Start of PAGE EXTRACT

( ESNUG 349 Item 11 ) -------------------------------------------- [4/18/00]
Subject: ( ESNUG 348 #6 ) Cadence's Silicon Ensemble & Cross-Cap At 0.18um
> Here's the deal: I'm working on a 0.18um ASIC with a Japanese foundry.
> Good guys. They're working their butts off and closing timing without
> a problem. Not a word that we need to worry about cross-capacitance.
> Then I get to talking to some of my friends working on processors, and
> I start to get a bad feeling. For one thing, cross-capacitance isn't
> proportional to clock speed, its proportional to metal pitch. You can
> be running 83 MHz in 0.18um and still have cross-capacitance bite you
> in the butt. Sure, maybe you can leave some margin on the table to
> cover additional delay due to cross-capacitance, but you can't margin
> noise. Get a glitch far enough down your logic cone, clock it into a
> flop, and suddenly you get to debug a frequency band where the part
> fails. Lovely.
>
> So when I press my foundry, I get this cheesey answer that they're
> going to insert buffers every couple of millimeters to prevent
> cross-talk. Sounds good, right?
From: Lou Scheffer <lou@cadence.com>
Hi, John,
Here's my take on this. (I'm from Cadence, by the way.)
This solution doesn't work well for several reasons. It's hard to apply on
nets with multiple drivers (if your methodology allows that.) Blindly
inserting buffers will screw up clock trees and other carefully designed
nets. It's hard to do on busses and still keep interbit skew constraints.
> Not once you run the simulations. For most nets, a 1-2 mm buffering
> distance would be fine, but if you have a very high drive cell
> aggressing on a very low drive cell, it can increase your delay 50% at
> less than 1/2 mm of adjacency, even on wide-pitched metal. 50%.
> That's no small potatoes. I mean, how much margin do you have?
This problem shows up in another way that affects performances even more
seriously. If you have no way to estimate crosstalk induced delay, then
you need to over-estimate coupling C to account for the Miller effect.
Suppose you decide to overestimate cross coupling C by 60% (a fairly
typical number). Then assuming half the capacitance is coupling, ALL nets
are overestimated by 30%. This is why chips still work despite the problem
above, which has been fairly serious since 0.25 micron technology.
> The best thing I can say for SE is that it runs without crashing.
>
> Here are the problems we've found:
>
> 1. The parasitics coming from HyperExtract are up to 200% off
> compared to 3D field solution. A chimpanzee throwing darts
> at a diagram of parasitics could do better.

End of PAGE EXTRACT
Start of RECORD EXCERPTS

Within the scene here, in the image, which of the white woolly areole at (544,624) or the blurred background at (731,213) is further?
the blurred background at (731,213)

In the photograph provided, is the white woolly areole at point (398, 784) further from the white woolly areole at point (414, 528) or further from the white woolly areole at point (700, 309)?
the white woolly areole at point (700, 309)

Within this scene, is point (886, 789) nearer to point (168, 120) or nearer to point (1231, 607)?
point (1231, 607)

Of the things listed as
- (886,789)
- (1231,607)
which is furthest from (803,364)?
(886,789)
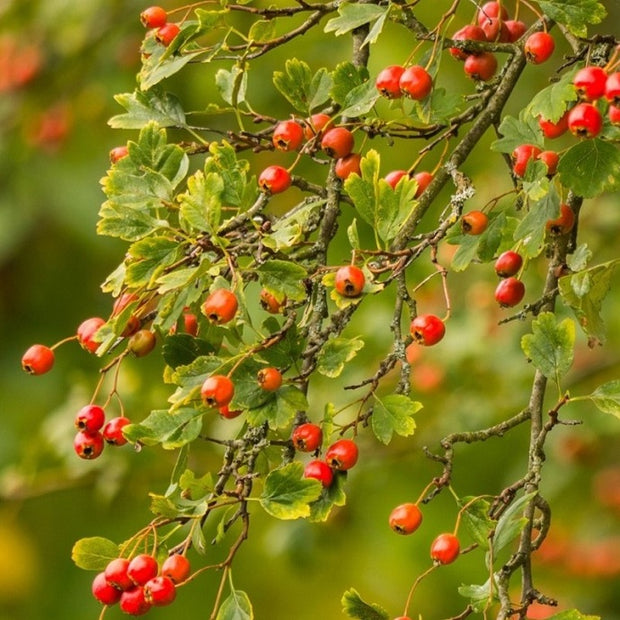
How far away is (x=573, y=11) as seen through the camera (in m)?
1.11

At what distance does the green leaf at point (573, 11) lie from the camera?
3.63 feet

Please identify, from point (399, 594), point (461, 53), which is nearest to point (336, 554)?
point (399, 594)

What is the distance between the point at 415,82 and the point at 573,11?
6.2 inches

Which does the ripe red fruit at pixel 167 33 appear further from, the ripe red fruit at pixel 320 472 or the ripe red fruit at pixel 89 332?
the ripe red fruit at pixel 320 472

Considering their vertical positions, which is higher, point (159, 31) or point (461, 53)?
point (159, 31)

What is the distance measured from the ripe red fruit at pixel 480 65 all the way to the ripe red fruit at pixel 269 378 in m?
0.41

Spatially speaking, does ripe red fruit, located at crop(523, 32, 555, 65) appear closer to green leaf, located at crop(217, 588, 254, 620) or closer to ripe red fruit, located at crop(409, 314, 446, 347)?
ripe red fruit, located at crop(409, 314, 446, 347)

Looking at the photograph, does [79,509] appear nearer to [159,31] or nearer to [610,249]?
[610,249]

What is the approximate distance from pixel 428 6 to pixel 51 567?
2227 mm

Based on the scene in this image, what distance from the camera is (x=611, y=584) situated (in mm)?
3234

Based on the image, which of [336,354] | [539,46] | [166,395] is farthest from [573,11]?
[166,395]

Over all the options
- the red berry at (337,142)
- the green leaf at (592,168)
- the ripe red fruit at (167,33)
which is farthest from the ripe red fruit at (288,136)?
the green leaf at (592,168)

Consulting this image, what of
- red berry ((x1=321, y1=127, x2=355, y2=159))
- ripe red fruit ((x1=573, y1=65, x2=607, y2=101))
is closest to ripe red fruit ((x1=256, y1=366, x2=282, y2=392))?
red berry ((x1=321, y1=127, x2=355, y2=159))

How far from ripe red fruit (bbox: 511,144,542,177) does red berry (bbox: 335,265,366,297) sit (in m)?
0.25
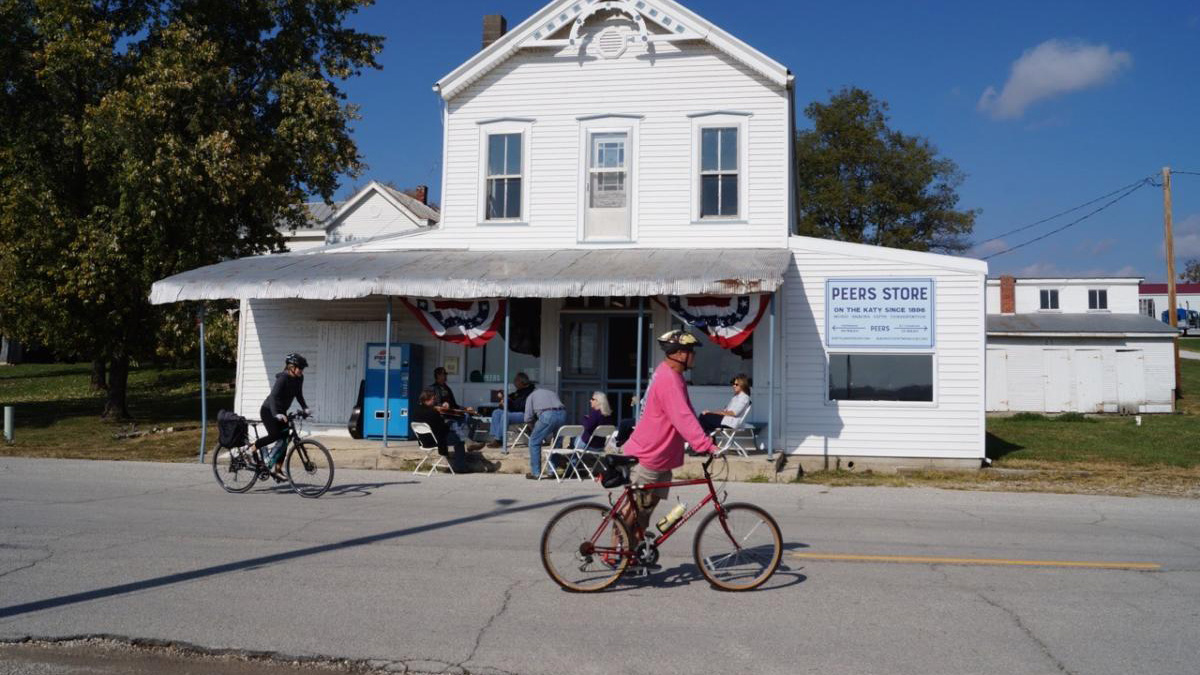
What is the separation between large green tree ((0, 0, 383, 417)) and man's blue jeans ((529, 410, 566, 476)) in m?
10.2

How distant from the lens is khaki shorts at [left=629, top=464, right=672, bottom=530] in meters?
6.86

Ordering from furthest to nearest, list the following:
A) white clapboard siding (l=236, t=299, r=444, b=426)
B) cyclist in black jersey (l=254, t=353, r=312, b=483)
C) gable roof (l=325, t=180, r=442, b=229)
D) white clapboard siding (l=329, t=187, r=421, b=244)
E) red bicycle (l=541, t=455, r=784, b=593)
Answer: white clapboard siding (l=329, t=187, r=421, b=244) → gable roof (l=325, t=180, r=442, b=229) → white clapboard siding (l=236, t=299, r=444, b=426) → cyclist in black jersey (l=254, t=353, r=312, b=483) → red bicycle (l=541, t=455, r=784, b=593)

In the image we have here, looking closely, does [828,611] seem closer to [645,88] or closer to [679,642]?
[679,642]

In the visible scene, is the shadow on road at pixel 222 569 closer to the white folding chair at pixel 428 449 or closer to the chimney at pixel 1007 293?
the white folding chair at pixel 428 449

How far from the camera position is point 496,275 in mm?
15211

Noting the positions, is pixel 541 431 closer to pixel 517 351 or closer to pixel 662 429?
pixel 517 351

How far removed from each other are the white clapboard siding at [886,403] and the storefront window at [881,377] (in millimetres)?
138

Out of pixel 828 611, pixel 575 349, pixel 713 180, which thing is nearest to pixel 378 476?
pixel 575 349

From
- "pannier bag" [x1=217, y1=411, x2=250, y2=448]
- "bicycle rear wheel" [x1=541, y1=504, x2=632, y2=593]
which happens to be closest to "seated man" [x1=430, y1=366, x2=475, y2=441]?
"pannier bag" [x1=217, y1=411, x2=250, y2=448]

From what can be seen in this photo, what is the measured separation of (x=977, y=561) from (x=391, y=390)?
11274mm

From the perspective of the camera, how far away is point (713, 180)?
17094 millimetres

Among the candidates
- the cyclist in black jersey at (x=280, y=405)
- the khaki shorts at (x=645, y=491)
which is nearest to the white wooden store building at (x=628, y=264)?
the cyclist in black jersey at (x=280, y=405)

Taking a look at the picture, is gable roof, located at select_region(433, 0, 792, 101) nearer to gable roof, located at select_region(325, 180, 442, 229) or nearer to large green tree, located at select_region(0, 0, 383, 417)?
large green tree, located at select_region(0, 0, 383, 417)

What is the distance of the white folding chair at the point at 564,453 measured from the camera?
14039 mm
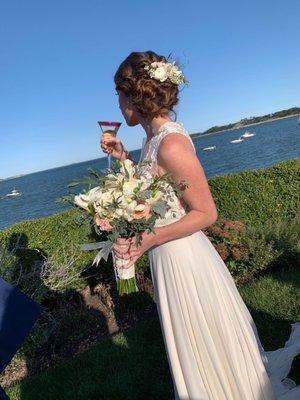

End of RECORD EXCERPTS

■ TASK DETAILS ■
Reproduce the ESNUG post on cross-capacitance word for word, everything from "From: Lou Scheffer" down to "interbit skew constraints.".

■ PROBLEM SOLUTION ■
From: Lou Scheffer <lou@cadence.com>
Hi, John,
Here's my take on this. (I'm from Cadence, by the way.)
This solution doesn't work well for several reasons. It's hard to apply on
nets with multiple drivers (if your methodology allows that.) Blindly
inserting buffers will screw up clock trees and other carefully designed
nets. It's hard to do on busses and still keep interbit skew constraints.